Il nuovo volume è stato presentato ieri alla sala Matteotti della Camera dei deputati; evento organizzato dall’Opera per l’educazione cristiana cui fa capo l’Istituto Paolo VI. Evento organizzato anche con l’Associazione delle Istituzioni di cultura italiane, per cui ieri era presente la presidente Flavia Piccoli Nardelli. Il saluto di benvenuto dell’onorevole Anna Ascani, vicepresidente della Camera, è stato un’interessante contestualizzazione dell’azione montiniana proprio partendo dall’invito a non lasciarsi spegnere il lucignolo.
Epistolario e relazioni
Don Angelo Maffeis, presidente dell’Istituto montiniano – dopo aver sottolineato che «il nostro lavoro è stato apprezzato e confermato con la recente istituzione dell’Edizione Nazionale degli scritti di Giovanni Battista Montini Paolo VI» – ha sottolineato che «l’epistolario pubblicato testimonia la fittissima rete di relazioni che Montini ha tessuto con studenti ed esponenti del mondo accademico ed ecclesiale. Quali aspetti si trovano in rilievo in questo scambio epistolare? Nonostante l’indubbio interesse delle lettere per decifrare lo sfondo politico del momento, in esse si riflette, si nota con chiarezza, che Montini non è un politico, ma in esse è presente appunto come uomo di Chiesa».

Uno stile sempre prudente, ma fermo nelle sue posizioni, innanzitutto contro il regime, «è la sua concezione dell’azione educativa e culturale a far sì che quello che intende essere e rimanere anzitutto un impegno pastorale assuma anche un importante rilievo politico nella società di allora».
MariaLuisa Lucia Sergio, dell’Università Roma Tre, ha spiegato come, soprattutto nel difficile 1931, «Montini svolge un’azione incessante di sostegno dottrinale, ma anche di mediazione con le autorità ecclesiastiche e ricorda ai giovani che la testimonianza cristiana richiede sì cautela, ma anche coerenza e sacrificio personale». Costantemente esorta i fucini «a non deprimersi in previsioni pessimistiche e a non esasperarsi dando luogo a intemperanze».
Dialogo e linguaggio
Dialogo. Nelle lettere, ha sottolineato Sergio, il linguaggio di Montini è semplice ma incisivo, «non c’è mai paternalismo nelle sue parole», non parla dall’alto in basso con il suo interlocutore, ma sempre si mette sullo stesso piano per entrare con lui in dialogo. Nel carteggio del 1931 emerge con forza la sua richiesta a rinnovare l’orizzonte di pensiero, a non chiudersi in sé stessi: «Non ignoriamo il mondo» scriverà più volte.

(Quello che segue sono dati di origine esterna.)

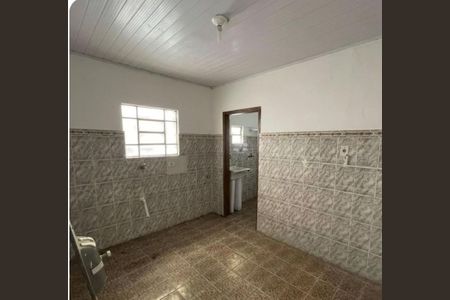Foto 06 de casa à venda com 1 quarto, 132m² em Moinho Velho, São Paulo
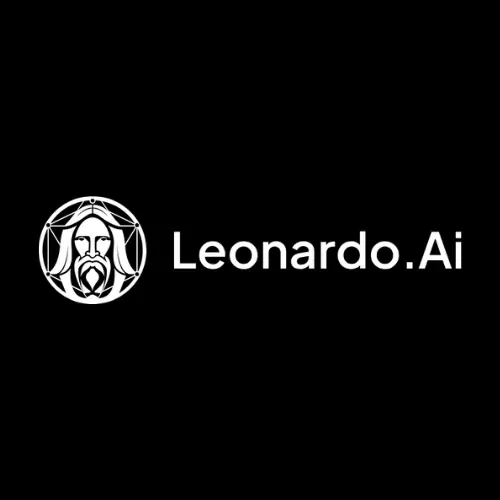 Leonardo.ai Logo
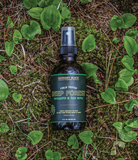 Barnaby Black - Deep Forest Bug Repel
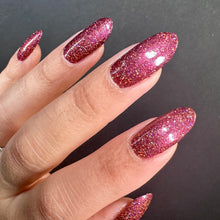 Sassy Pants Polish: "A Streetcar Named Desire" *CAPPED PRE-ORDER*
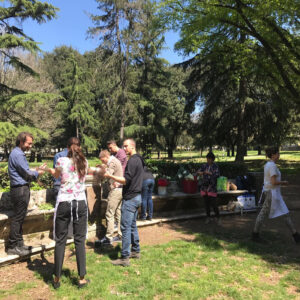 Corso – The Flower Hunter of Villa Borghese-4294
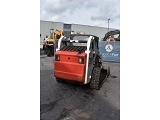 BOBCAT T 190 mini loader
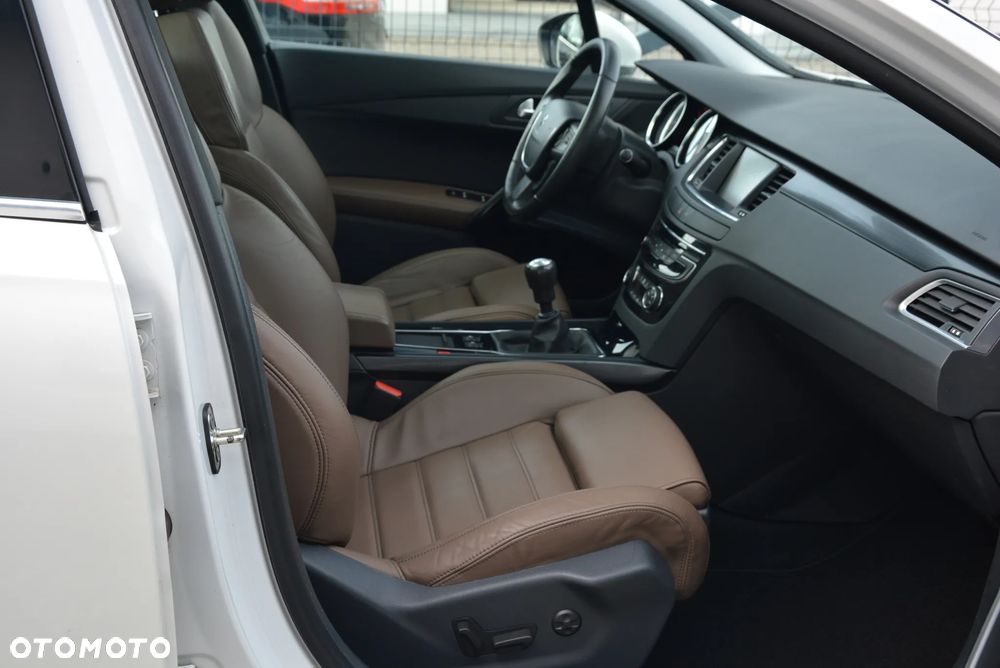 Peugeot 508 - 29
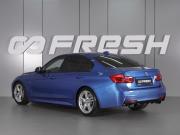 BMW 3 серии VI (F3x) Рестайлинг Минеральные Воды  - изображение 23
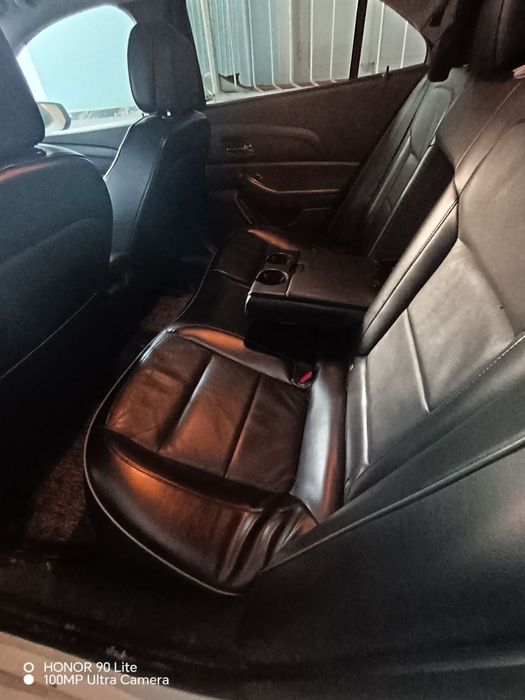 Малибу 1 позиция 3 автомат,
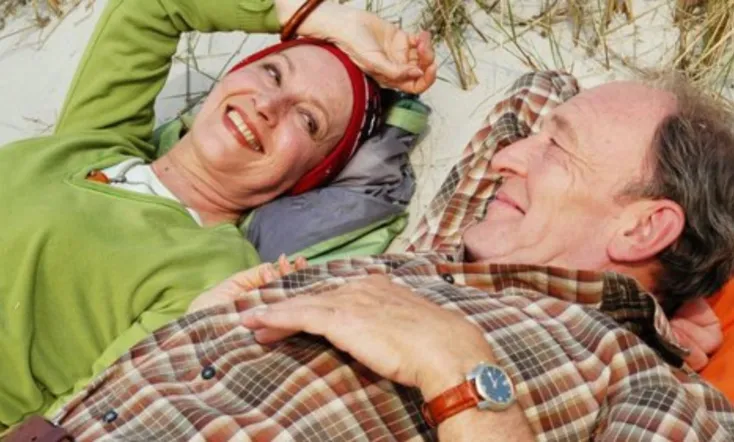 Freie Fahrt ins Glück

Il rapporto strettissimo di don Giovanni Battista con la famiglia è emerso nell’analisi di Jean Dominique Durand, dell’Università Jean Moulin-Lyon 3. «L’angoscia di Montini – ha spiegato – trova rifugio nel carteggio con il papà, con la mamma e con i due fratelli. E se soprattutto col padre Giorgio si entra nelle questioni politiche, nella corrispondenza con la madre Giuditta emerge la sua preoccupazione per la cagionevole salute del figlio». In una lettera, nella quale appunto risponde ai timori materni, Montini scrive: «Io mi difendo discretamente con il lavoro e con la solita noia». Nel carteggio familiare si spinge anche a dichiarare un po’ di delusione per l’azione di Pio XI: Montini vorrebbe papa Ratti più interventista contro il fascismo, ma alla madre ribadisce la totale fiducia nelle scelte e azioni del pontefice. Ai fucini chiede invece «maggiore fervore, per resistere anche attraverso l’azione culturale al fascismo», li invita a ritrovarsi attorno a piccoli focolari di amicizia. Già allora sognava quella civiltà dell’amore che chiese con forza durante il suo pontificato.